A number of well researched keywords can be used all over your article but it is effective to place them where search engines and your readers can detect them easily. People tend to scan pages, usually only the first page, for the information they are looking for. They are not prepared to read everything you write but only the stuff they need and scanning is one way to do that. If you write about keywords I suppose it is logical to put it your blog post title. If you describe a process or explain something, let your readers know this perspective and the title is a great place for that.
Blog title and blog post tile
The main purpose of a title is to get attention and make your readers want more. Your title should not be so concise that it is not inviting readers to read the whole article neither do you want to trick people by writing about something that has got nothing to do with the title.
If it is appropriate place a keyword in the title and use it at the beginning rather than the end. Also keep in mind not to make the title too long otherwise you end up with only half of it in the search results in Google. In that case it is better to opt for a sub title or a head line.
Headers and sub headings
Headlines are another effective facilitator for scanning. They give readers a quick overview of what is in the article. Placing a keyword in a header is effective but again keep in mind that it should be appropriate. Don’t become a so-called keyword bomber or – stuffer. Google does not like this and your blog may be blocked rather than climb the search engine ladder. As long as your article reads natural and creates a great user experience, include a keyword.
Content, ‘About Me ‘and links
Keywords can be placed in the rest of your content, the ‘About me’ page and in links to your other posts. It is very likely that several posts have the same keywords as some of your previous posts and it is logical to refer to them. There are ratios in place on the amount and frequency of keywords in an article but I will have to dig a little deeper before I understand what the full impact is of those.
Apparently emotional terms in your titles and headers appeal more than a functional description of an article’s content. This is based on the fundamental desires that drive our behaviour.
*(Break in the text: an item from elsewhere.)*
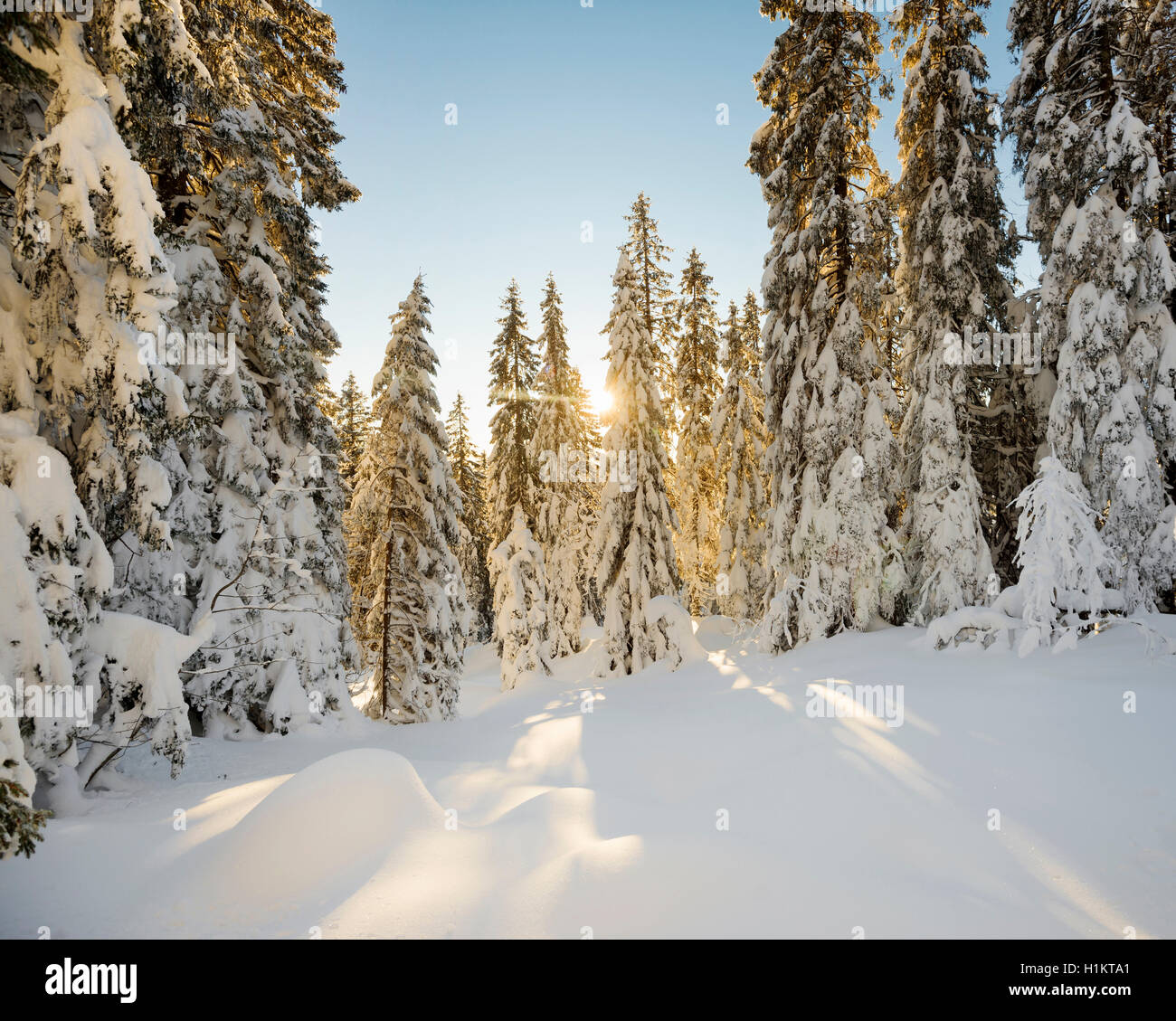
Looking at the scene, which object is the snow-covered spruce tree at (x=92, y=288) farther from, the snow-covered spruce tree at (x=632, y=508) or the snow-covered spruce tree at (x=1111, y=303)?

It does not matter what you call them or how many there are but some core desires include love, security, change, contribution, curiosity and achievement to name a view. Such words or values in your content attract more attention as they appeal to our needs and wants. From a search point of view, your readers may put such words into search engines to find what they are looking for.
Another interesting factor is that you can use synonyms for your keywords. Search engines have algorithms that take synonyms into consideration and rank them accordingly. This applies more to English sites than to other languages. This is interesting as you have more creative freedom to write a great post while optimising SEO tactics.
And THAT is to my opinion still the best achievement – optimising SEO while at the same time keeping the user experience to an optimum.